Training for a sport involves both muscle and cardiovascular work. What you may not know is that sport specific training also requires brain training. Motor control is a term used to describe how the brain controls the body’s movement. It does this with every move you make, without exception.
When you move any part of your body, your brain helps you plan the move, and decides which muscles need to be fired and how the optimum trajectory of movement will occur. Try a new move once and your skill will be less than ideal. Try it over and over again and the new skill will eventually improve and get perfected. Remember the first time you rode your bike, tried to ski, swung a golf club or typed at a typewriter? If you practiced these skills over and over again, you would get better at your chosen activity. Practice does make perfect. There is another part of the movement equation that helps with skill acquisition even further, and that is motivation. Interestingly, practice without motivation and interest does not produce the same results. Motor control is the brain telling your muscles to move. Practice and motivation allows the movement you’re doing to be improved and fine-tuned. We call this process motor learning.

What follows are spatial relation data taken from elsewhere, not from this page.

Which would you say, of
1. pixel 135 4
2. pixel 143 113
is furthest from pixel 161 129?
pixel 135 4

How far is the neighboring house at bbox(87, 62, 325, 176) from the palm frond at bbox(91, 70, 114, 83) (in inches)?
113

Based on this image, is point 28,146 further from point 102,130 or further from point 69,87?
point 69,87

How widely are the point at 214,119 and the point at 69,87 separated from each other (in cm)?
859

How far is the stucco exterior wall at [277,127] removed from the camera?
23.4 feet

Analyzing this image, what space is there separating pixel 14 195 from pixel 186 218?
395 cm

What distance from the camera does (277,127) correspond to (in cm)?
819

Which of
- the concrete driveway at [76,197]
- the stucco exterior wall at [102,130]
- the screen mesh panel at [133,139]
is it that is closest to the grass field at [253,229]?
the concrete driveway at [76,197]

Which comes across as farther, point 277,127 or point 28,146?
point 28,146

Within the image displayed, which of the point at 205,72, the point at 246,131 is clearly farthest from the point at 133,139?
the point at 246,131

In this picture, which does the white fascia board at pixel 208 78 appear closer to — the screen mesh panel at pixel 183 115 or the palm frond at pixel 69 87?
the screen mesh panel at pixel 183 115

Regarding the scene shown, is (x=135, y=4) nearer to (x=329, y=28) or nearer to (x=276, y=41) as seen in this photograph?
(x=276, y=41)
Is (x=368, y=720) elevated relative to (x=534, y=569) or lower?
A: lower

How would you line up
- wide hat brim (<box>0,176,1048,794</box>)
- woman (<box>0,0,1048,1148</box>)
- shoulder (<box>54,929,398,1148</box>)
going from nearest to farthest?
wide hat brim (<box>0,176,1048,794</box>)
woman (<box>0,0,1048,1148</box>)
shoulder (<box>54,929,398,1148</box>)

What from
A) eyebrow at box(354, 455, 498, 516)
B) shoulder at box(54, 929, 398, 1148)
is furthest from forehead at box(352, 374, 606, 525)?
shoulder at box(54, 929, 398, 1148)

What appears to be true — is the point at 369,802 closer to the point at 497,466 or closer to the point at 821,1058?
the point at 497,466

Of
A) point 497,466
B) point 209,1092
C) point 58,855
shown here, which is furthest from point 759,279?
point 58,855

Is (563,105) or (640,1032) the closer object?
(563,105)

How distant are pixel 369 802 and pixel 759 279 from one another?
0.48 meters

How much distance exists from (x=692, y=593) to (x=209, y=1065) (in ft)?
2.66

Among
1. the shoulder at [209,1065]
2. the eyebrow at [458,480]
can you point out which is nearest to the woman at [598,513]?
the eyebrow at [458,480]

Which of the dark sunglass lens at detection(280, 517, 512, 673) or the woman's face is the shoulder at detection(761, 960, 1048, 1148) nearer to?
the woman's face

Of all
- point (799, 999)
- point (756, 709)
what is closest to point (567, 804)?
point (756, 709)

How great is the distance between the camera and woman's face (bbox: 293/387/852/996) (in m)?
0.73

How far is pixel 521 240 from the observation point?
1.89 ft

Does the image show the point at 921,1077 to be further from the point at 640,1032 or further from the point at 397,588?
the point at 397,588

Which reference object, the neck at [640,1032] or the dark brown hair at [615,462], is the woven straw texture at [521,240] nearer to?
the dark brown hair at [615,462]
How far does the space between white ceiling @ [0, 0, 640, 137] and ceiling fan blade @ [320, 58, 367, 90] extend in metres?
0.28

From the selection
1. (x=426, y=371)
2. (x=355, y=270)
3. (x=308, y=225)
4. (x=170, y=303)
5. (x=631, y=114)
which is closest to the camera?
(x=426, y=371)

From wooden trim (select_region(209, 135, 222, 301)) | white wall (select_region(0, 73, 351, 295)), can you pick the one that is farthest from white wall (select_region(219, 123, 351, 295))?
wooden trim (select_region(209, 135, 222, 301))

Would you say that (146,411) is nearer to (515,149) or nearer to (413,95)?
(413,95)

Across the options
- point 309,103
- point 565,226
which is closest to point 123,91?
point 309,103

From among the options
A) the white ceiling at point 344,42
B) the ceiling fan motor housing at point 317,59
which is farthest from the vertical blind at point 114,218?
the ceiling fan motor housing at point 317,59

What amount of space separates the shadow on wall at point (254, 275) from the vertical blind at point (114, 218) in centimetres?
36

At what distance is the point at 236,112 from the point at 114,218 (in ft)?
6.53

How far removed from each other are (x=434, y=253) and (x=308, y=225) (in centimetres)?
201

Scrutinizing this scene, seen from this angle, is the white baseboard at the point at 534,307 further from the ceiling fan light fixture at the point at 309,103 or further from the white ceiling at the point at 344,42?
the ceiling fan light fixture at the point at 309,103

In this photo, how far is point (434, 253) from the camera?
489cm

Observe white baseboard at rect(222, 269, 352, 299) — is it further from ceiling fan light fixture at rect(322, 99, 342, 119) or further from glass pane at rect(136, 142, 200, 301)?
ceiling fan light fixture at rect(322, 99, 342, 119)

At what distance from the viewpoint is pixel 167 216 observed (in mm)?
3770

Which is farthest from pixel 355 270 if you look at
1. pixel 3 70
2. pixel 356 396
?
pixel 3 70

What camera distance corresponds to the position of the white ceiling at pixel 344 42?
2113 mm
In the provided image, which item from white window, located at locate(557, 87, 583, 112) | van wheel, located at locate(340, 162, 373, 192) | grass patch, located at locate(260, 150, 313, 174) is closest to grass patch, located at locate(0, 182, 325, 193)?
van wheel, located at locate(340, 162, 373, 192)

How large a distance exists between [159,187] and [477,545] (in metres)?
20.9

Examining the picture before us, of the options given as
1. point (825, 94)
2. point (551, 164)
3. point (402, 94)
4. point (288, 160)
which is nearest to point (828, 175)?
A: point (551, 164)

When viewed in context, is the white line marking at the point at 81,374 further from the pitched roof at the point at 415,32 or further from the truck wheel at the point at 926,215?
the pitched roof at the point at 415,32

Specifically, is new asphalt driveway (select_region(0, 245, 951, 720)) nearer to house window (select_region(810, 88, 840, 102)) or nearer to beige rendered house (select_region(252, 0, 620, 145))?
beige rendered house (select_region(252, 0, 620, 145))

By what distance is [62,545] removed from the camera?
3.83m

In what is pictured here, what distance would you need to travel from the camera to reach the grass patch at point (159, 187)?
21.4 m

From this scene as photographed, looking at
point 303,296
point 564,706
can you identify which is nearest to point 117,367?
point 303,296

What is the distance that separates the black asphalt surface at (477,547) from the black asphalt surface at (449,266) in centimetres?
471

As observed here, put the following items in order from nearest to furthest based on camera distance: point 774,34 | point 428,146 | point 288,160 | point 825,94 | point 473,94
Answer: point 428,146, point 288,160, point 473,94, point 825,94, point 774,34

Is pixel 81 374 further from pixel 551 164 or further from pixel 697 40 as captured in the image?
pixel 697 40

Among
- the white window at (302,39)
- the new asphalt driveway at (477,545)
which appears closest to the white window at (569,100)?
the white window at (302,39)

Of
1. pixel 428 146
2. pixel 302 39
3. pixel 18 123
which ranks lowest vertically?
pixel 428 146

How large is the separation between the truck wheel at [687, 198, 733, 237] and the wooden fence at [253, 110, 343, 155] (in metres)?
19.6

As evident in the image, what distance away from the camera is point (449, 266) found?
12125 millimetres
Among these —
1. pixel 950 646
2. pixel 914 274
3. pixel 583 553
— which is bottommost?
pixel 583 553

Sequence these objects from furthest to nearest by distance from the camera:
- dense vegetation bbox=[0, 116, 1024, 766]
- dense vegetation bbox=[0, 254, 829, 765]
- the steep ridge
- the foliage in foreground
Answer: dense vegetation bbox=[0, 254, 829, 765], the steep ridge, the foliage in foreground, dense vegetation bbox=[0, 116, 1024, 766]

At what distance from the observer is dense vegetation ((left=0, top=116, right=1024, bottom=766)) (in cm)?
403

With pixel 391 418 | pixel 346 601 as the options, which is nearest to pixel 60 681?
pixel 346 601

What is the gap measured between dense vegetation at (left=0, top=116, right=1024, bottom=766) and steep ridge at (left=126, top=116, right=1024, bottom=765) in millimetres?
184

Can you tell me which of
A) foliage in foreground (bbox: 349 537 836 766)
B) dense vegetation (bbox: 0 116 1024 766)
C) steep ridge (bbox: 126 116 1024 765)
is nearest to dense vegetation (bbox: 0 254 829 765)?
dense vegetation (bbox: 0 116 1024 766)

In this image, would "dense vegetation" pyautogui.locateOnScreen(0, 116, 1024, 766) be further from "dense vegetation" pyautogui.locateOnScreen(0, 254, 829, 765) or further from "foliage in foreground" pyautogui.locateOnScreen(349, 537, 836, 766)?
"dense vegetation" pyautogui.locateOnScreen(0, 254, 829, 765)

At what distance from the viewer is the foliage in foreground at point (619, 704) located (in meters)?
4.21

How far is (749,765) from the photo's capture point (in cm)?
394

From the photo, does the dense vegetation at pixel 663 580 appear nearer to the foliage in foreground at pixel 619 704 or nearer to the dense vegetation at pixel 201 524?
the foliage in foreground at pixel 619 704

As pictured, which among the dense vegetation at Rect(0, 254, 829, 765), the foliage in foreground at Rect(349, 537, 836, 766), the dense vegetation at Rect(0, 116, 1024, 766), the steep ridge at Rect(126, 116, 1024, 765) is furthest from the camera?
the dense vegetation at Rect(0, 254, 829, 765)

How does this translate to the fitness and rehabilitation world? If you want to get better at a given sport or activity using the principles of motor learning, it is better to do movements in your exercise program that closely mimic the sport you are training for so that motor learning can occur. When you do this, you are improving your motor control, your brain’s ability to move your body for the desired sport. If downhill skiing is your chosen goal, then strengthening your quads using the leg extension machine may not be enough. Even lunges and squats, which are great overall leg strengthening exercises, may not be sufficient. Instead try squatting on an inclined surface, simulating the incline of a ski hill. Better still, make the incline surface unstable, to improve balance. If moguls and steeps are your passion, work on jumping and squatting, which are skills necessary when the steep or uneven terrain demands these body movements.
If road biking is your sport and winter cycling is not ideal, practicing on a road bike mounted on an indoor surface such as a computrainer, is far better than using a recumbent stationary bike. Keeping the exercise and equipment similar to the form you use in your sport is very helpful.
For optimum motor learning to occur, the muscles you are training should be utilized in the way they function in your sport, not in isolation or in non-sport specific movement patterns. Remember that to improve and train for a sport, you must train your muscles and your brain. Motivation is always a key element in making the training work resulting in long-term brain training results.
Train your brain, train the movement, train the muscles, be keen and practice. That’s the recipe for success in mastering your favorite sport.